Selected excerpt —
## BEGIN

# Malamute puppy nipping/biting



## Retri (Feb 22, 2012)

we have a 4 month old malaute puppy, who is biting more and more often, initially I left it down to being a puppy thing and just made sure he was told off when he did it. 

but he has got worse as he has got older, its triggered by excitement and its obviously his way of playing but when you tell him off for it he just carrys on, I have tried leaving the room and coming back and it just continues. its now getting to the stage that we have to wait until his is laying down half asleep before we can stroke him without being snapped at, and its not very often that he calms down.

he gets at least 3 20 minute walks a day, some training and time in the garden, I need suggestions of how I can stop the biting, the excitement I can deal with as long as I can prevent him nipping?


----------



## Twiggy (Jun 24, 2010)

Have you read through the 'sticky' at the top of this page - help with a nipping puppy?


----------



## Retri (Feb 22, 2012)

no, didnt see that, looked throiugh recent posts but didnt think to look at the stickys, cheers ill have a look


----------



## Sled dog hotel (Aug 11, 2010)

Retri said:


> we have a 4 month old malaute puppy, who is biting more and more often, initially I left it down to being a puppy thing and just made sure he was told off when he did it.
> 
> but he has got worse as he has got older, its triggered by excitement and its obviously his way of playing but when you tell him off for it he just carrys on, I have tried leaving the room and coming back and it just continues. its now getting to the stage that we have to wait until his is laying down half asleep before we can stroke him without being snapped at, and its not very often that he calms down.
> 
> he gets at least 3 20 minute walks a day, some training and time in the garden, I need suggestions of how I can stop the biting, the excitement I can deal with as long as I can prevent him nipping?


The more they get over excited the more they are likely to nip, also as a fast growing breed they also need rest too, if they dont again that can manifest in bad behaviour.

Malamutes will try it on and push their luck and if you give into them the more he will likely do it, however just telling off isnt enough. Mals need early socialisation and training. They respond best to firm but fair handling,
the best way to train a Malamute is to convince him it was his idea in the first place and get him to want to do it, by doing as you ask is more rewarding then not.

You will probably read a lot on training Malamutes that says Alpha and being the Dominant leader is the way. Unfortuanately with a lot of Mals its not. Males especially will challenge you right back and then you just have a battle on your hands. Using punishment and adversives and rough handling can make them worse not better. The only way is firm but fair and he will likely then respect you and want to do it.

## END

Record excerpts —
## BEGIN

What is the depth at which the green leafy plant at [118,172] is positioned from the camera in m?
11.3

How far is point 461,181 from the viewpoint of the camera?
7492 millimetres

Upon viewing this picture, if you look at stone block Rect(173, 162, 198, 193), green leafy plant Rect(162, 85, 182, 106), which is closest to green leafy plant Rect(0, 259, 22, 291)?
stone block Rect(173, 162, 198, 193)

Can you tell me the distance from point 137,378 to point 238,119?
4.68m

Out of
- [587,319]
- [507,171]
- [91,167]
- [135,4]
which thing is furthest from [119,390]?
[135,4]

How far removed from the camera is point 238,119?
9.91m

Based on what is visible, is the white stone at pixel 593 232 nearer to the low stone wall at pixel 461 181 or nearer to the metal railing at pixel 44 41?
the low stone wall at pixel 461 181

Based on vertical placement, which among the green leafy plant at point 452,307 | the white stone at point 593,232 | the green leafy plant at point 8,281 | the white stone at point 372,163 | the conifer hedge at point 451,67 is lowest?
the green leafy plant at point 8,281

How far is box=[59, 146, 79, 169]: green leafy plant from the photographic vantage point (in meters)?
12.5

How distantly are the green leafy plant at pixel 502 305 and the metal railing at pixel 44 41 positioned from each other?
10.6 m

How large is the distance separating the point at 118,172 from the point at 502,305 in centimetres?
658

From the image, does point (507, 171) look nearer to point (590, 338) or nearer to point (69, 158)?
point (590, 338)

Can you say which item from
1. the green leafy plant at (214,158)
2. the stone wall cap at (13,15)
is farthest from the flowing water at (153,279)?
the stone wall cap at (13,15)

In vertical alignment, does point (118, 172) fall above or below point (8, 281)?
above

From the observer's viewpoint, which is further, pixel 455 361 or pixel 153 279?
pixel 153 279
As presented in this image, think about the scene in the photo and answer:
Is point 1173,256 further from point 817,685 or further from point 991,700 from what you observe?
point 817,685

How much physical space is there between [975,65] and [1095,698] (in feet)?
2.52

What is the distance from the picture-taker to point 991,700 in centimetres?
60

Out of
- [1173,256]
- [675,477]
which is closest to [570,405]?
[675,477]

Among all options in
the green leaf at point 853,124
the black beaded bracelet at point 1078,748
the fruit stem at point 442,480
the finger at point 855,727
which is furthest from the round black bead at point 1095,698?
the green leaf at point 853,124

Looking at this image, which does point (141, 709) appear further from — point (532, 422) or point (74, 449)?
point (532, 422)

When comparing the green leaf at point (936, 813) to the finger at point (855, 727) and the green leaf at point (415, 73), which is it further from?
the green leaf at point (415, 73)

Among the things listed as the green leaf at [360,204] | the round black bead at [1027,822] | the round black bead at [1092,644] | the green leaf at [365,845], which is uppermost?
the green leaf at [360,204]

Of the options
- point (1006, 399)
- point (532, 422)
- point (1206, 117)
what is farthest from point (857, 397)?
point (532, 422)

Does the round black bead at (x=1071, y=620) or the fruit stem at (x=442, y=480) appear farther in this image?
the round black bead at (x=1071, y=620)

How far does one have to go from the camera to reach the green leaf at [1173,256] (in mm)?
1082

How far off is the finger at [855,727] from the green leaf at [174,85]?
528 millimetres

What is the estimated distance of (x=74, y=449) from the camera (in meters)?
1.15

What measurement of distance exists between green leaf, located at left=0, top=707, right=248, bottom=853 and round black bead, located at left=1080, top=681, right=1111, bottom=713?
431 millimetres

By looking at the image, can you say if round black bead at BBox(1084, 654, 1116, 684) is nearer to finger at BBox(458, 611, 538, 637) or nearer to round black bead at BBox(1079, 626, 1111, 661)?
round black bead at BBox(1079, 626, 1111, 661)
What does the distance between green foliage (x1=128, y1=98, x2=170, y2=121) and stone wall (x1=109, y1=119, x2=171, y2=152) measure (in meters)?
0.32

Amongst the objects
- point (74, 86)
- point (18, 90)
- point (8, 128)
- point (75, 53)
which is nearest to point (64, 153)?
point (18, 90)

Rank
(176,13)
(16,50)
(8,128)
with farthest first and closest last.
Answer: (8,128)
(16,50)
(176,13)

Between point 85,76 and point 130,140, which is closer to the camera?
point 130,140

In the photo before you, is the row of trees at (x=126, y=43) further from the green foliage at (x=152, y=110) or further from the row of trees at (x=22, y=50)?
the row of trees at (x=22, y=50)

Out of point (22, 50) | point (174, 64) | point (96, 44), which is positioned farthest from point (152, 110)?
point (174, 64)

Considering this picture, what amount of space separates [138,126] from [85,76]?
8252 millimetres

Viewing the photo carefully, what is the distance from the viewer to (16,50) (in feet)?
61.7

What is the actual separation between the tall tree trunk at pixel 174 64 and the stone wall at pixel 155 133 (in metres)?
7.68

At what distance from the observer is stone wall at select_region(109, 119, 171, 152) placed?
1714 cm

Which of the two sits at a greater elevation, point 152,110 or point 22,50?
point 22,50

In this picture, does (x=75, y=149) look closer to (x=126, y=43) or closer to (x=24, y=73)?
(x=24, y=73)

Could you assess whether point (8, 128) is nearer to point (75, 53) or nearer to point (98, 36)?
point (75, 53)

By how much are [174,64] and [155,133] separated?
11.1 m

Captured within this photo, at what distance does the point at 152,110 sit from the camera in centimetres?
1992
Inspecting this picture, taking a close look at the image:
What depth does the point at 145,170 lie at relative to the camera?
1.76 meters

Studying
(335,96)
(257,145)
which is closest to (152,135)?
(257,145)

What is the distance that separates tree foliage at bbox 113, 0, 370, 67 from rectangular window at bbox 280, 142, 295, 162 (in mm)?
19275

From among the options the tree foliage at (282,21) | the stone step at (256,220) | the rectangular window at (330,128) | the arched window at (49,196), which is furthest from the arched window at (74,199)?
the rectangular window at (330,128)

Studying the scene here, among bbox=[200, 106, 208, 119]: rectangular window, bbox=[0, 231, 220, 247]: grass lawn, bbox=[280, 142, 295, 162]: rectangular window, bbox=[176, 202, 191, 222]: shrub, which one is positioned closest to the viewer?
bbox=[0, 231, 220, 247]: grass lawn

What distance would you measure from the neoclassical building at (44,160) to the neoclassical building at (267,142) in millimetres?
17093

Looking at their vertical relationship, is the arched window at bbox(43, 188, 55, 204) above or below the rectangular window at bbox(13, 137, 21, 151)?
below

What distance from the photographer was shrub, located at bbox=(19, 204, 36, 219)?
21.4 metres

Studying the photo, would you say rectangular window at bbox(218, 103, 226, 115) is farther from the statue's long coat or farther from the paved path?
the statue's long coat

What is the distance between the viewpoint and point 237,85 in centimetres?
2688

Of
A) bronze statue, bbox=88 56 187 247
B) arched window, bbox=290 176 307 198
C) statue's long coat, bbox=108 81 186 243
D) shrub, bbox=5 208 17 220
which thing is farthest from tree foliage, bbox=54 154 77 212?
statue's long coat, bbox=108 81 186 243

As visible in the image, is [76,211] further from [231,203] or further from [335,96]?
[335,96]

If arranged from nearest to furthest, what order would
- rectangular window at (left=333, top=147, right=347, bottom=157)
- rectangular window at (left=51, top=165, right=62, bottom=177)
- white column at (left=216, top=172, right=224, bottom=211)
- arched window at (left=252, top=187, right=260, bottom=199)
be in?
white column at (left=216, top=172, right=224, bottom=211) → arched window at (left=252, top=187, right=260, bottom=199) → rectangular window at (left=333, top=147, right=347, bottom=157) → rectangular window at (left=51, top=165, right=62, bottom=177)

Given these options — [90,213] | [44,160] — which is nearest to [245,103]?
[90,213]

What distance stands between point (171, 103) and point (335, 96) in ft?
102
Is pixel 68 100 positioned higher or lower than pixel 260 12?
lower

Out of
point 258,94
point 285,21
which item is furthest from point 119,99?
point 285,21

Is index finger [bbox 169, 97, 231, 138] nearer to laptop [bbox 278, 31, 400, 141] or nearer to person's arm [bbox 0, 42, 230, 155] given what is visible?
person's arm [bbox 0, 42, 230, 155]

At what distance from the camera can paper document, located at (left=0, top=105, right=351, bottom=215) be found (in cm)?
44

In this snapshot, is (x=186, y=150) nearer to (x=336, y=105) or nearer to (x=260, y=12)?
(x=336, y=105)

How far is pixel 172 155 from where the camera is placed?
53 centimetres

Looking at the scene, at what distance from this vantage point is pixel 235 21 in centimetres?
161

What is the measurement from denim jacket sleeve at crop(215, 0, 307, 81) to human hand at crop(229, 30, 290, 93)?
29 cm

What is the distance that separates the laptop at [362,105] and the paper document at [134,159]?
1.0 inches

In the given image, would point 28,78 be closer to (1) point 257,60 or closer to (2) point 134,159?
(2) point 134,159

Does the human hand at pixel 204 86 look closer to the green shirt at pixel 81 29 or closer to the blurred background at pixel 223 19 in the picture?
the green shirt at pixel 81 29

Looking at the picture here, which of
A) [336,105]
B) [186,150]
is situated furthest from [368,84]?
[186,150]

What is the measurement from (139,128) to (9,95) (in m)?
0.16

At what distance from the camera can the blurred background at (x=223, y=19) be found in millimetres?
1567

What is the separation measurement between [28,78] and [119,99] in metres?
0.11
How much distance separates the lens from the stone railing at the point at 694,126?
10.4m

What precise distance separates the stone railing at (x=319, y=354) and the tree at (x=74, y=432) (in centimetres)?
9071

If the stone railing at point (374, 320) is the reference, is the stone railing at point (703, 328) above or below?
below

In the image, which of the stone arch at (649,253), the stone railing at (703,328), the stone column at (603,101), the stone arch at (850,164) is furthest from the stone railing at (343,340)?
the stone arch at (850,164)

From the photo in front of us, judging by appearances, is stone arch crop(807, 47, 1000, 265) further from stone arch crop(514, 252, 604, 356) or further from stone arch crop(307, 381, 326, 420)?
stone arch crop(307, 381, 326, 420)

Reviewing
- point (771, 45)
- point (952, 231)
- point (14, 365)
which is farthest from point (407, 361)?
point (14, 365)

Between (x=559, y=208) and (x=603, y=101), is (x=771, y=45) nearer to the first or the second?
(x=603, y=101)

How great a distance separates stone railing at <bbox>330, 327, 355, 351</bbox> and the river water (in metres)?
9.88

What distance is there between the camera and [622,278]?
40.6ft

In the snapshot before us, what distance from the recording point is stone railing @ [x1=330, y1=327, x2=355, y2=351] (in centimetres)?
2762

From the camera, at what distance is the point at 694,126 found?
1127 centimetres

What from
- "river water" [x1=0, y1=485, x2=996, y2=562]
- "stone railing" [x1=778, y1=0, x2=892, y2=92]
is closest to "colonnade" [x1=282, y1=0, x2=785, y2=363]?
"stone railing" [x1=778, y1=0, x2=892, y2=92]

## END

Given problem 1 — List every distinct username that appears as a post header in the Malamute puppy thread.
Given problem 2 — Filter the rows, keeping each line that contains the string "person". Matching is case-sensitive.
The rows are unrelated to the thread about the nipping Malamute puppy.

Expected output 1 — Retri, Twiggy, Sled dog hotel

Expected output 2 —
Is index finger [bbox 169, 97, 231, 138] nearer to laptop [bbox 278, 31, 400, 141] or nearer to person's arm [bbox 0, 42, 230, 155] given what is visible?
person's arm [bbox 0, 42, 230, 155]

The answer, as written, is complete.